**WHAT IS EXPECTED**
Present every caption in the listing below as a numbered list, without the pictures. Skip any blank lines.

━━ EXERCISE MATERIAL ━━

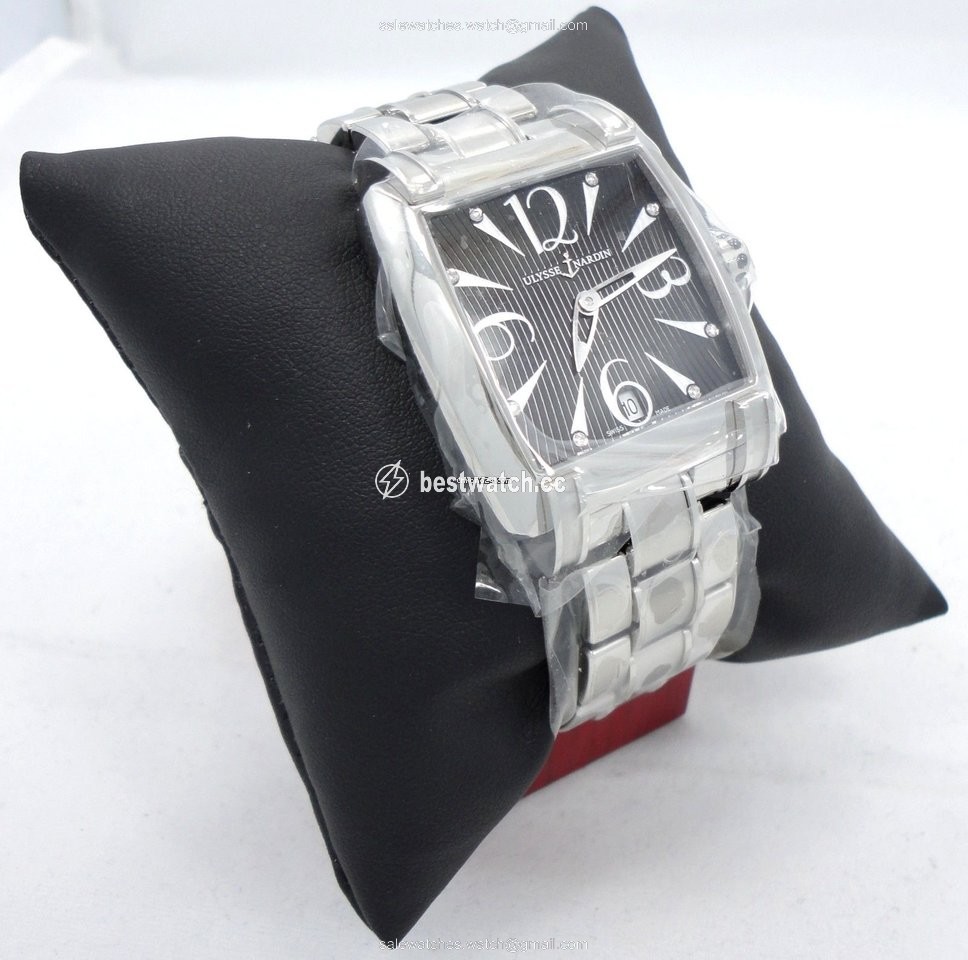 IMG_9085 Ulysse Nardin Caprice Automatic Steel 133-91 Replica 2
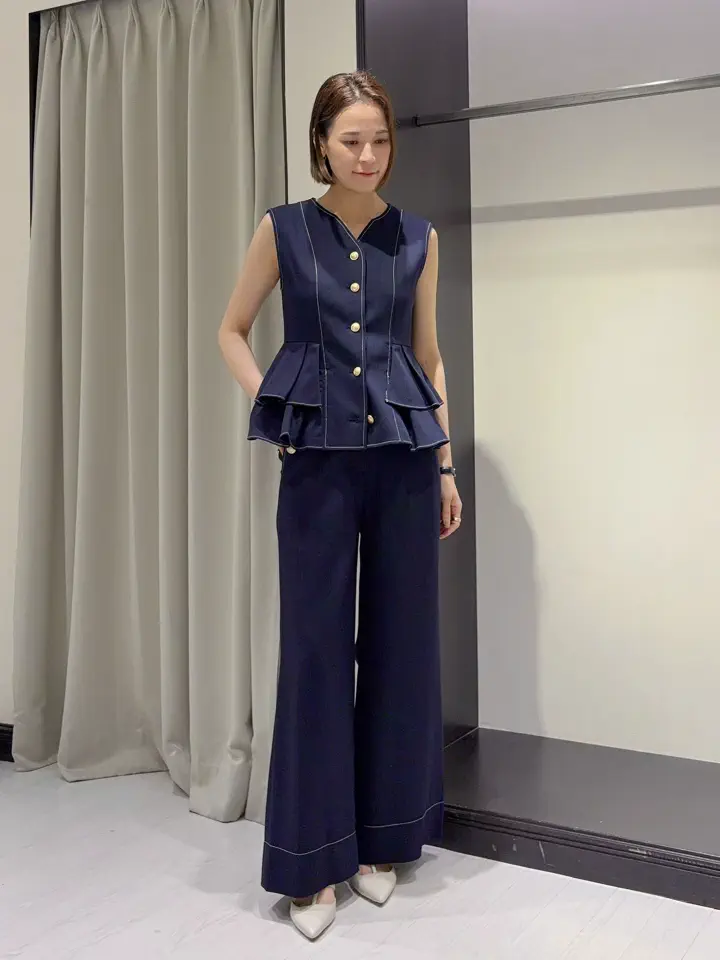 GRACE CONTINENTAL 亀田 未希 コーディネート画像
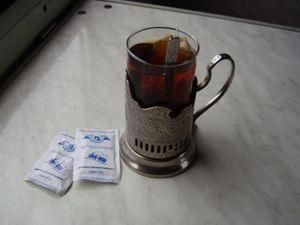 У вартість квитка на поїзд хочуть включити чай У вартість квитка на поїзд хочуть включити чай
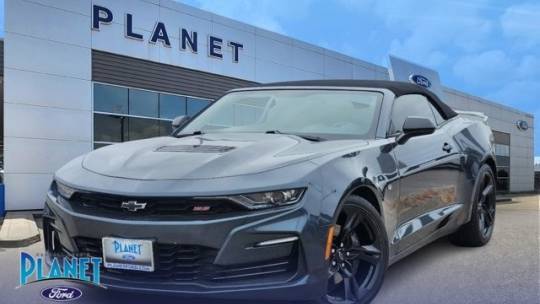 2022 Chevrolet Camaro 1SS — Convertible — 37,272 mi — Humble, TX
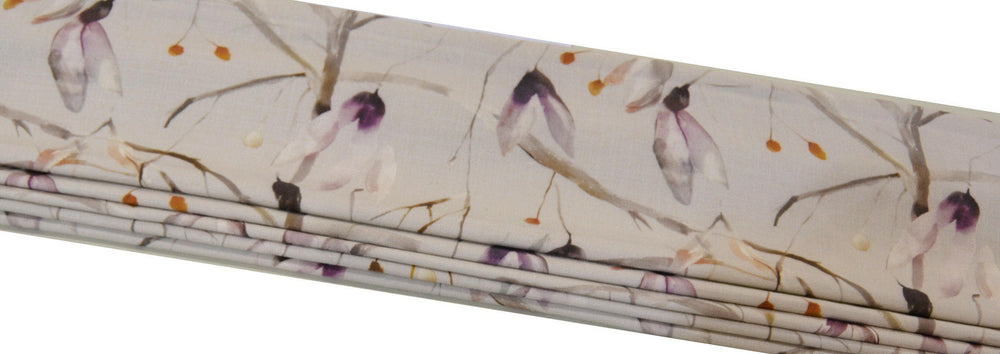 Voyage Decoration - Nara - Tourmaline - Professionally Made Roman Blind.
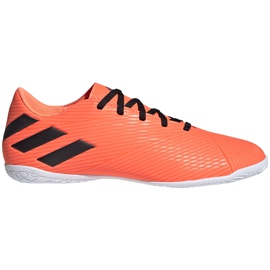 Adidas Nemeziz 19.4 In EH0307 scarpe da calcio arancia arancia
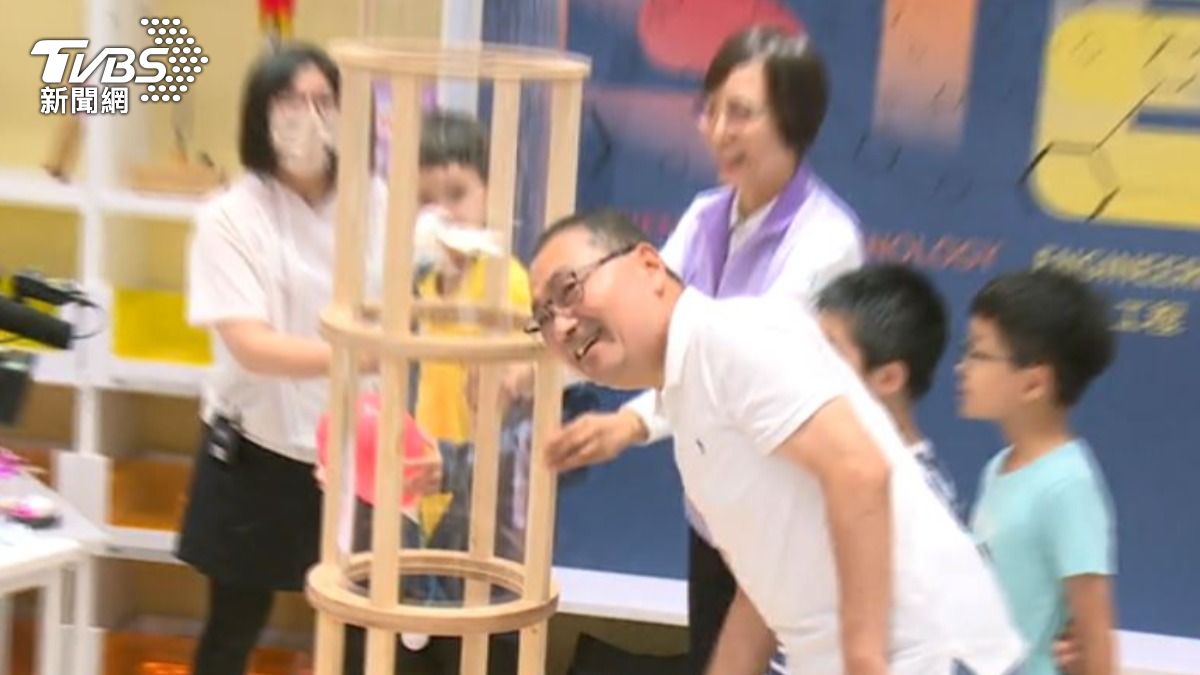 新北市長侯友宜。(圖/TVBS)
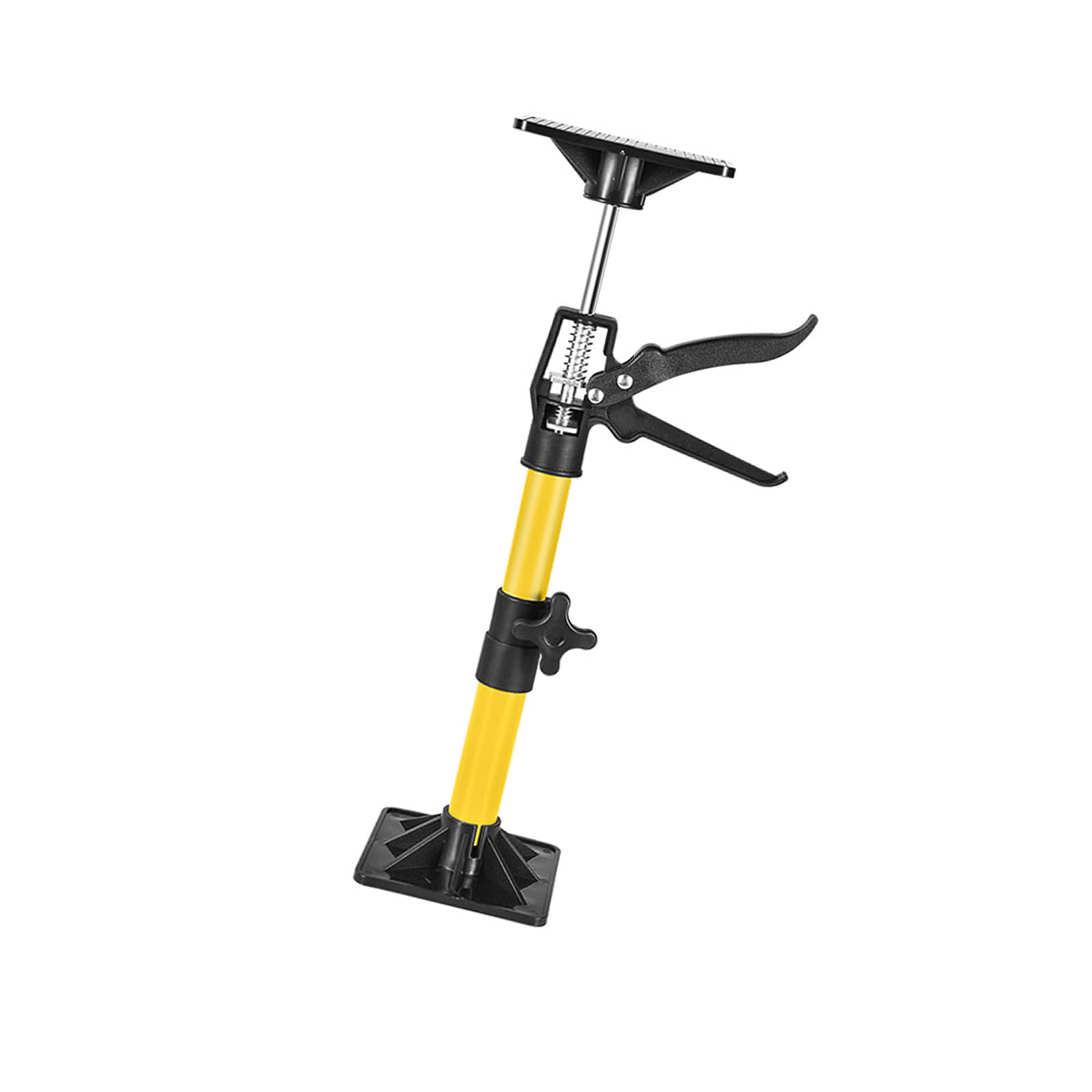 Shurhome Short Styl Labor Saving Telescopic Rod Cabinet Rod Telescopic Lifter Woodworking Ceiling Bracket 40-60/50-115Cm Adjustable Ceiling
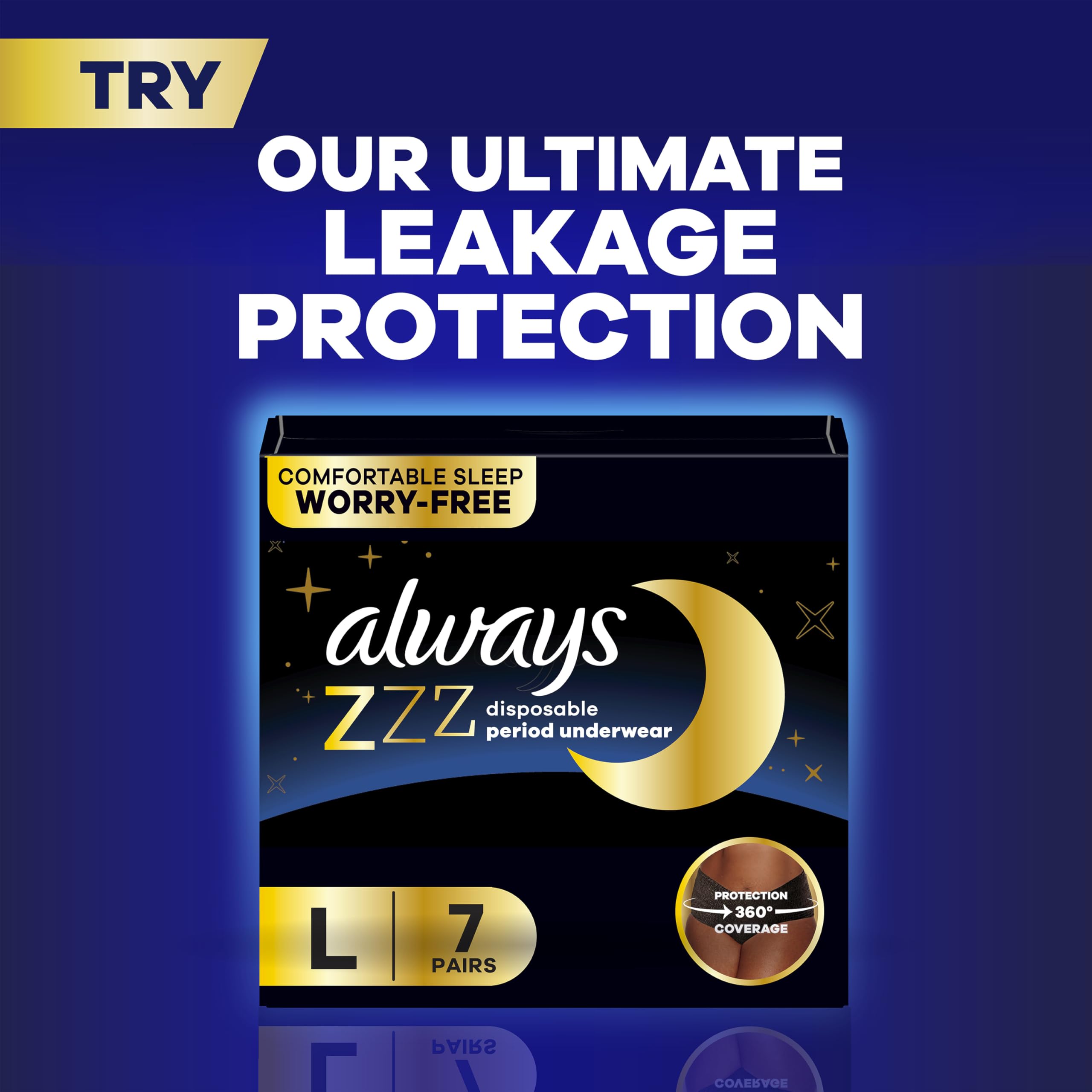 Always Maxi etiqueta sin perfume visible, opción suave para pieles sensibles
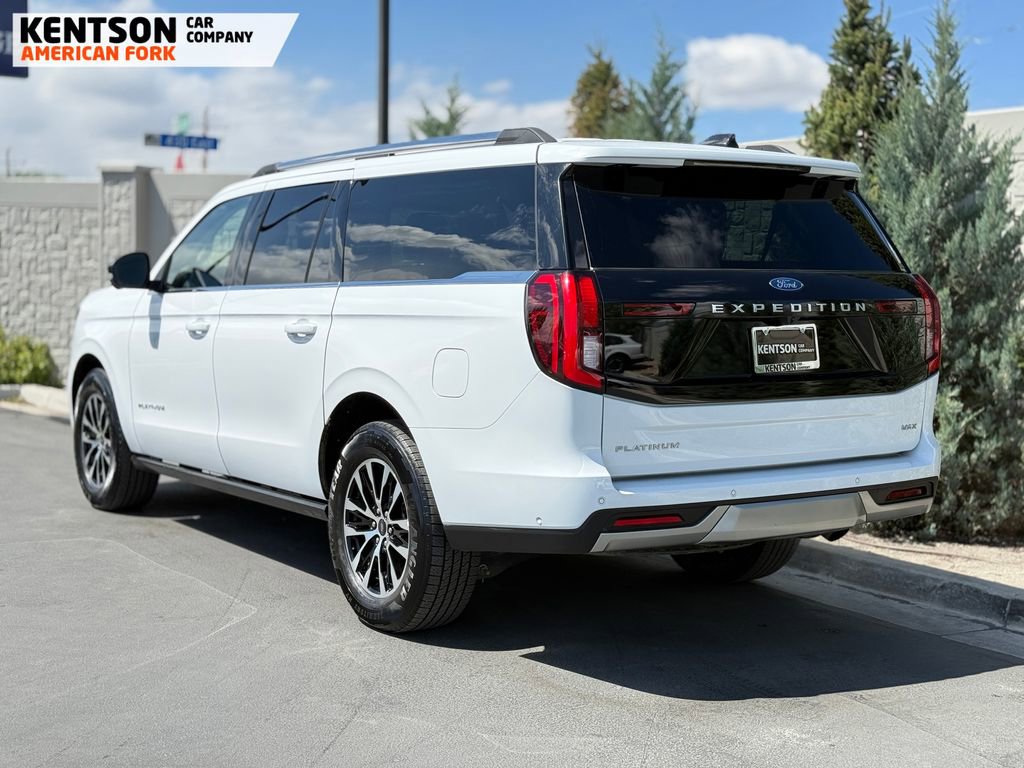 Used 2025 Ford Expedition Max Platinum image 6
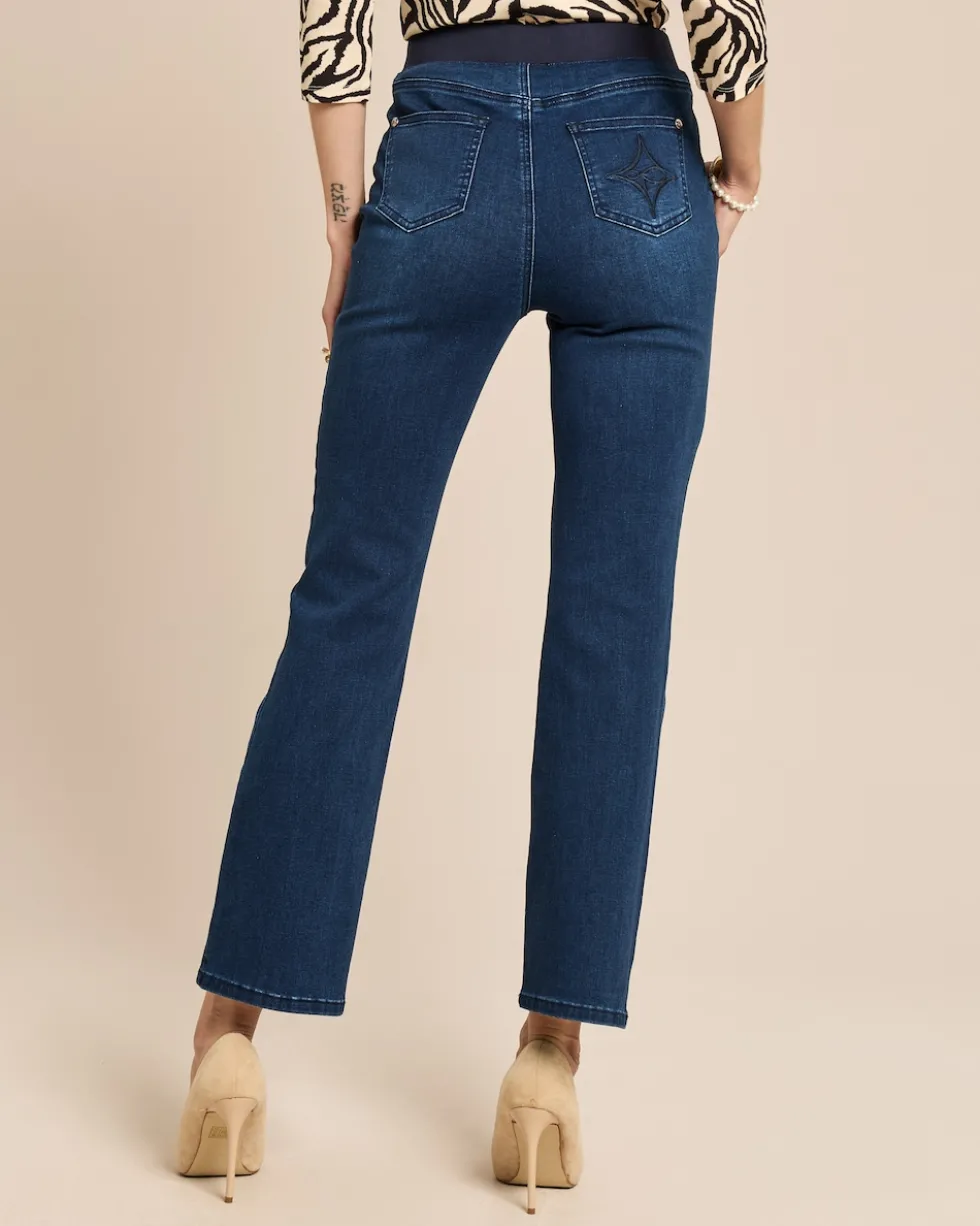 Bootcut Jeans-Jeggings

━━━

**RESPONSE TO THIS EXERCISE**
1.  IMG_9085 Ulysse Nardin Caprice Automatic Steel 133-91 Replica 2
2.  GRACE CONTINENTAL 亀田 未希 コーディネート画像
3.  У вартість квитка на поїзд хочуть включити чай У вартість квитка на поїзд хочуть включити чай
4.  2022 Chevrolet Camaro 1SS — Convertible — 37,272 mi — Humble, TX
5.  Voyage Decoration - Nara - Tourmaline - Professionally Made Roman Blind.
6.  Adidas Nemeziz 19.4 In EH0307 scarpe da calcio arancia arancia
7.  新北市長侯友宜。(圖/TVBS)
8.  Shurhome Short Styl Labor Saving Telescopic Rod Cabinet Rod Telescopic Lifter Woodworking Ceiling Bracket 40-60/50-115Cm Adjustable Ceiling
9.  Always Maxi etiqueta sin perfume visible, opción suave para pieles sensibles
10.  Used 2025 Ford Expedition Max Platinum image 6
11.  Bootcut Jeans-Jeggings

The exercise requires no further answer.